Пришла пора звонить матери. Та всегда в штыки воспринимала любые ее начинания, будь то поступление в театральный институт или покупка новых туфель. Все вызывало в ней приступ неодобрения. Но сейчас мама неожиданно обрадовалась.

— И хорошо, и поезжай, дочка! Мир посмотришь, себя покажешь, доллары заработаешь. Вот только квартиру зря ты этому пьянице оставила, обманет он тебя, отнимет площадь!

— Да брось, мам! У него же прописка есть.

— Ну, как знаешь, я буду ходить за квартирой приглядывать.

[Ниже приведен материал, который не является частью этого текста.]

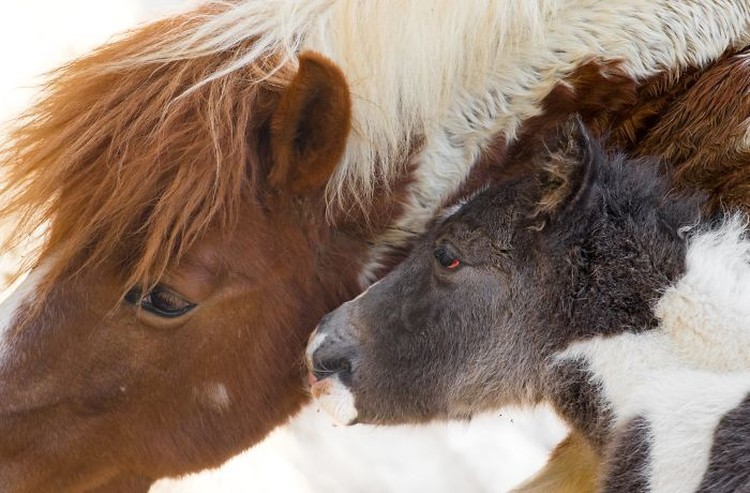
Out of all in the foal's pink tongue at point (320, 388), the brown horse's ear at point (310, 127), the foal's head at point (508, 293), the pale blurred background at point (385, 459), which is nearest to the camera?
the brown horse's ear at point (310, 127)

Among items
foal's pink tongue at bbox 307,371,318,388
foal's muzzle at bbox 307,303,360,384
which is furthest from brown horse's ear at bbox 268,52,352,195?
foal's pink tongue at bbox 307,371,318,388

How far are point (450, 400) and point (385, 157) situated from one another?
651mm

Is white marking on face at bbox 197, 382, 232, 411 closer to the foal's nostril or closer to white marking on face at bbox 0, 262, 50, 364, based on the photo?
the foal's nostril

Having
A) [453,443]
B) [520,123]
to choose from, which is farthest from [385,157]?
[453,443]

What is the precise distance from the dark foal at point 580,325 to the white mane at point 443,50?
16 centimetres

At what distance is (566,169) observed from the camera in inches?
90.0

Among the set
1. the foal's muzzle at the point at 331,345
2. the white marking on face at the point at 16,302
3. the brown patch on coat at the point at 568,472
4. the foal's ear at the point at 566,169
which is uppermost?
the foal's ear at the point at 566,169

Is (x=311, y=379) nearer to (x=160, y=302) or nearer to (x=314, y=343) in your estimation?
(x=314, y=343)

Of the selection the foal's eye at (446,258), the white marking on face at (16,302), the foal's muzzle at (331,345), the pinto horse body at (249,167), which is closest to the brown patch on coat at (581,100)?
the pinto horse body at (249,167)

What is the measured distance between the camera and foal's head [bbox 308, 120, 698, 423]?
2.34 metres

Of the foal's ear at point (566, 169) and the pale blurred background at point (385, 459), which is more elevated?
the foal's ear at point (566, 169)

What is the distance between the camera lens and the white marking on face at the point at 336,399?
2.45 m

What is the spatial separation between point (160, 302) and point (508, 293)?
0.81 meters

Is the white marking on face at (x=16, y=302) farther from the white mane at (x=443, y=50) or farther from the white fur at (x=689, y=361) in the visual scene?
the white fur at (x=689, y=361)
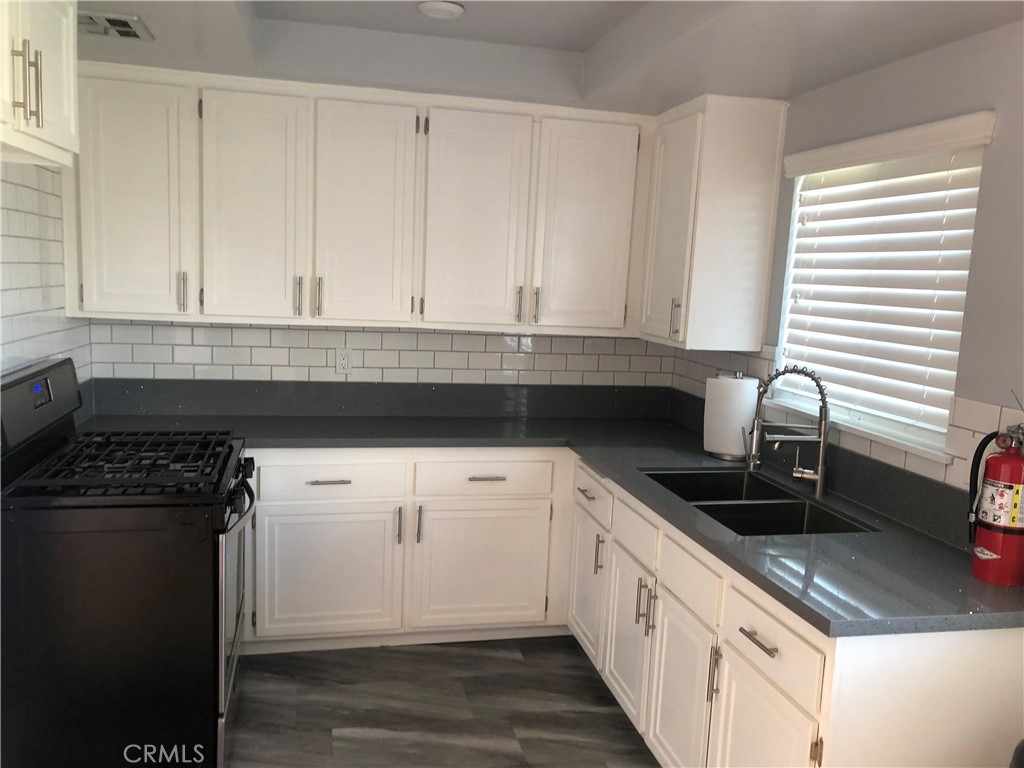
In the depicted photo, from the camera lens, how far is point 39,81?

А с твоим ты что же, рассорилась?

— Ну, вроде того, — у Нины больше не было сил сочинять, — надоел он мне, скучный, нудный. — Она все же решила приукрасить действительность.

— Ну и правильно, странный он был какой-то. Ты там себе миллионера найди, ты же девушка красивая. Сама разбогатеешь и нас не забудешь.

«Ну вот, дожила, — усмехнулась про себя Нина, — родная мать толкает на путь разврата!»

Вслух же она миролюбиво согласилась:

— Ладно мам, буду искать.

Настал день общего сбора девушек-танцовщиц в офисе. Нина шла туда не без волнения. Ее беспокоило, как она будет выглядеть на общем фоне. Она, будучи хорошей актрисой, попыталась вжиться в образ девушки на подтанцовках.

«Значит так, — рассуждала Нина, — она, то есть я, должна быть вульгарно накрашенной, с огромным количеством лака на волосах, броско одетой и курить длинные сигареты «More». Да, забыла про духи, запах которых может сразить любого наповал».

Нина постаралась одеться должным образом. Самое интересное, что она почти не ошиблась. Все девушки выглядели именно так, как она себе их представляла. Некоторые, правда, попытались выглядеть стильно. Одна долговязая и коротко стриженная девица не без гордости демонстрировала свои тощие ноги, обутые в ярко-желтые ботинки «Доктор Мартинс». Пиджак другой был весь усыпан металлическими пуговицами, а ногти блестели лаковой чернотой.